## ASSIGNED TASK
Lines from the one containing "Sangue Nuovo Bruno" through the end of the data below are to be transcribed exactly; leave out all others.

## PROVIDED DATA

"""

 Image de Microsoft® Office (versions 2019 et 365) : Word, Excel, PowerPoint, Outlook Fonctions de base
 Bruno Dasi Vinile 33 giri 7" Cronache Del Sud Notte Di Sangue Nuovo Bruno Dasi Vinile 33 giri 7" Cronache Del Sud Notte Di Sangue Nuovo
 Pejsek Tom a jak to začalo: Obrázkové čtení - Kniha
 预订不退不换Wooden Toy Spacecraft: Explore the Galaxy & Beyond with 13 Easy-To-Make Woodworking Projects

"""

## EXERCISE SOLUTION
 Bruno Dasi Vinile 33 giri 7" Cronache Del Sud Notte Di Sangue Nuovo Bruno Dasi Vinile 33 giri 7" Cronache Del Sud Notte Di Sangue Nuovo
 Pejsek Tom a jak to začalo: Obrázkové čtení - Kniha
 预订不退不换Wooden Toy Spacecraft: Explore the Galaxy & Beyond with 13 Easy-To-Make Woodworking Projects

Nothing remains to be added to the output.